Introduce another function G which is cheap and also tests whether x belongs to y. G must return true whenever F returns true, and may return true when F returns false. First test with G, testing with F only if G returns true.
I don't see how to say anything more specific, considering the generality of your formulation.
Does anyone have experience with algorithms for evaluating hypergeometric functions? I would be interested in general references, but I'll describe my particular problem in case someone has dealt with it.
My specific problem is evaluating a function of the form 3F2(a, b, 1; c, d; 1) where a, b, c, and d are all positive reals and c+d > a+b+1. There are many special cases that have a closed-form formula, but as far as I know there are no such formulas in general. The power series centered at zero converges at 1, but very slowly; the ratio of consecutive coefficients goes to 1 in the limit. Maybe something like Aitken acceleration would help?

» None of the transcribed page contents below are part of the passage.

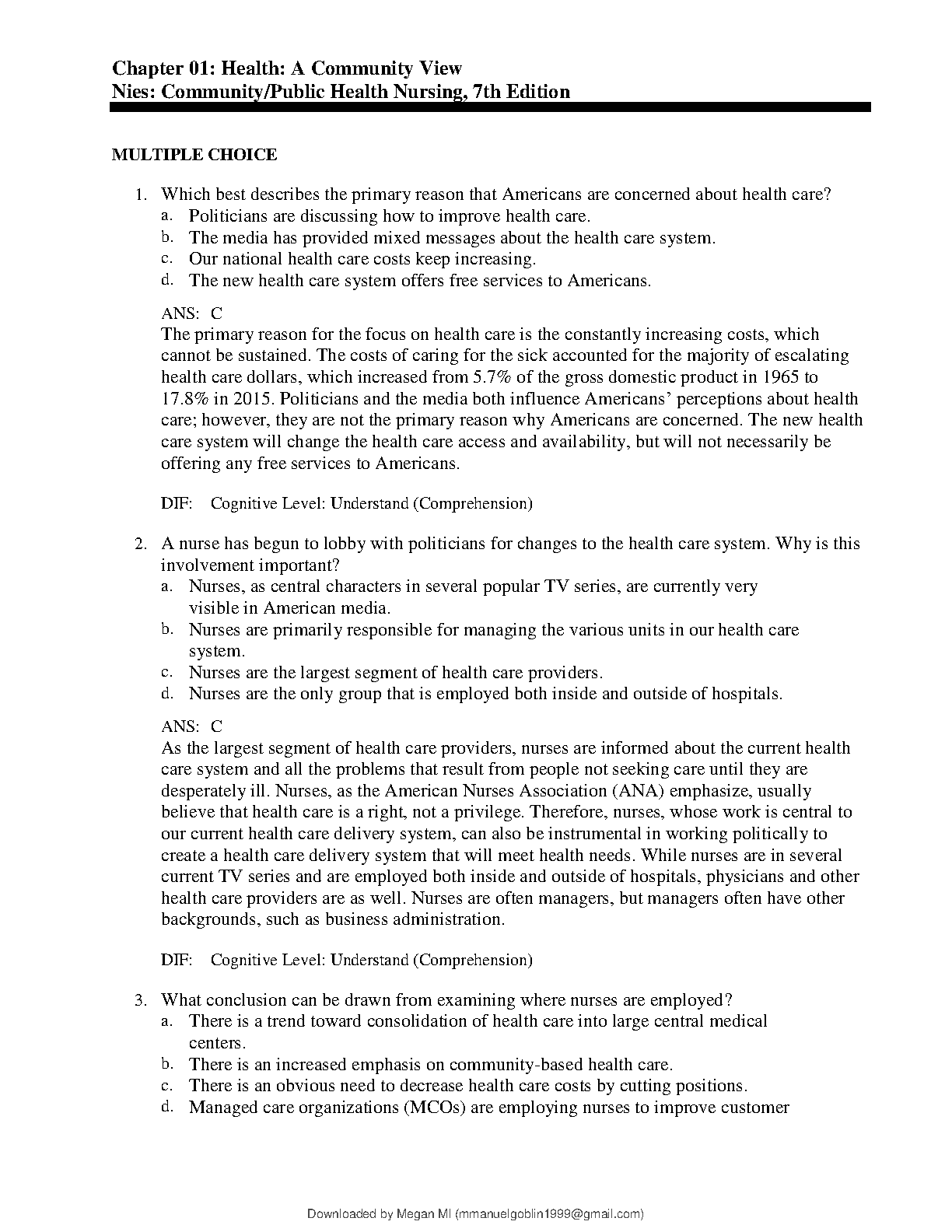 Chapter 01: Health: A Community View
Nies: Community/Public Health Nursing, 7th Edition

MULTIPLE CHOICE

1. Which best describes the primary reason that Americans are concerned about health care?
a. Politicians are discussing how to improve health care.
b. The media has provided mixed messages about the health care system.
c. Our national health care costs keep increasing.
d. The new health care system offers free services to Americans.

ANS: C
The primary reason for the focus on health care is the constantly increasing costs, which cannot be sustained. The costs of caring for the sick accounted for the majority of escalating health care dollars, which increased from 5.7% of the gross domestic product in 1965 to 17.8% in 2015. Politicians and the media both influence Americans' perceptions about health care; however, they are not the primary reason why Americans are concerned. The new health care system will change the health care access and availability, but will not necessarily be offering any free services to Americans.

DIF: Cognitive Level: Understand (Comprehension)

2. A nurse has begun to lobby with politicians for changes to the health care system. Why is this involvement important?
a. Nurses, as central characters in several popular TV series, are currently very visible in American media.
b. Nurses are primarily responsible for managing the various units in our health care system.
c. Nurses are the largest segment of health care providers.
d. Nurses are the only group that is employed both inside and outside of hospitals.

ANS: C
As the largest segment of health care providers, nurses are informed about the current health care system and all the problems that result from people not seeking care until they are desperately ill. Nurses, as the American Nurses Association (ANA) emphasize, usually believe that health care is a right, not a privilege. Therefore, nurses, whose work is central to our current health care delivery system, can also be instrumental in working politically to create a health care delivery system that will meet health needs. While nurses are in several current TV series and are employed both inside and outside of hospitals, physicians and other health care providers are as well. Nurses are often managers, but managers often have other backgrounds, such as business administration.

DIF: Cognitive Level: Understand (Comprehension)

3. What conclusion can be drawn from examining where nurses are employed?
a. There is a trend toward consolidation of health care into large central medical centers.
b. There is an increased emphasis on community-based health care.
c. There is an obvious need to decrease health care costs by cutting positions.
d. Managed care organizations (MCOs) are employing nurses to improve customer

Downloaded by Megan MI (mmanuelgoblin1999@gmail.com)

I tested Aitken acceleration and it does not seem to help for this problem (nor does Richardson extrapolation). This probably means Pade approximation doesn't work either. I might have done something wrong though, so by all means try it for yourself.

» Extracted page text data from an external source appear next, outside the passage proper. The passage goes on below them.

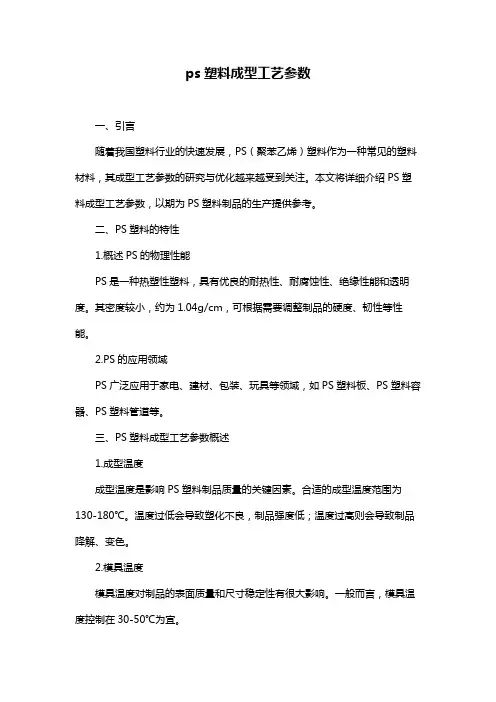 ps 塑料成型工艺参数

一、引言

随着我国塑料行业的快速发展，PS（聚苯乙烯）塑料作为一种常见的塑料材料，其成型工艺参数的研究与优化越来越受到关注。本文将详细介绍 PS 塑料成型工艺参数，以期为 PS 塑料制品的生产提供参考。

二、PS 塑料的特性

1.概述 PS 的物理性能

PS 是一种热塑性塑料，具有优良的耐热性、耐腐蚀性、绝缘性能和透明度。其密度较小，约为 1.04g/cm，可根据需要调整制品的硬度、韧性等性能。

2.PS 的应用领域

PS 广泛应用于家电、建材、包装、玩具等领域，如 PS 塑料板、PS 塑料容器、PS 塑料管道等。

三、PS 塑料成型工艺参数概述

1.成型温度

成型温度是影响 PS 塑料制品质量的关键因素。合适的成型温度范围为 130-180℃。温度过低会导致塑化不良，制品强度低；温度过高则会导致制品降解、变色。

2.模具温度

模具温度对制品的表面质量和尺寸稳定性有很大影响。一般而言，模具温度控制在 30-50℃为宜。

I can think of two approaches.
One is to evaluate the series at some point such as z = 0.5 where convergence is rapid to get an initial value and then step forward to z = 1 by plugging the hypergeometric differential equation into an ODE solver. I don't know how well this works in practice; it might not, due to z = 1 being a singularity (if I recall correctly).
The second is to use the definition of 3F2 in terms of the Meijer G-function. The contour integral defining the Meijer G-function can be evaluated numerically by applying Gaussian or doubly-exponential quadrature to segments of the contour. This is not terribly efficient, but it should work, and it should scale to relatively high precision.
Is it correct that you want to sum a series where you know the ratio of successive terms and it is a rational function?
I think Gosper's algorithm and the rest of the tools for proving hypergeometric identities (and finding them) do exactly this, right? (See Wilf and Zielberger's A=B book online.)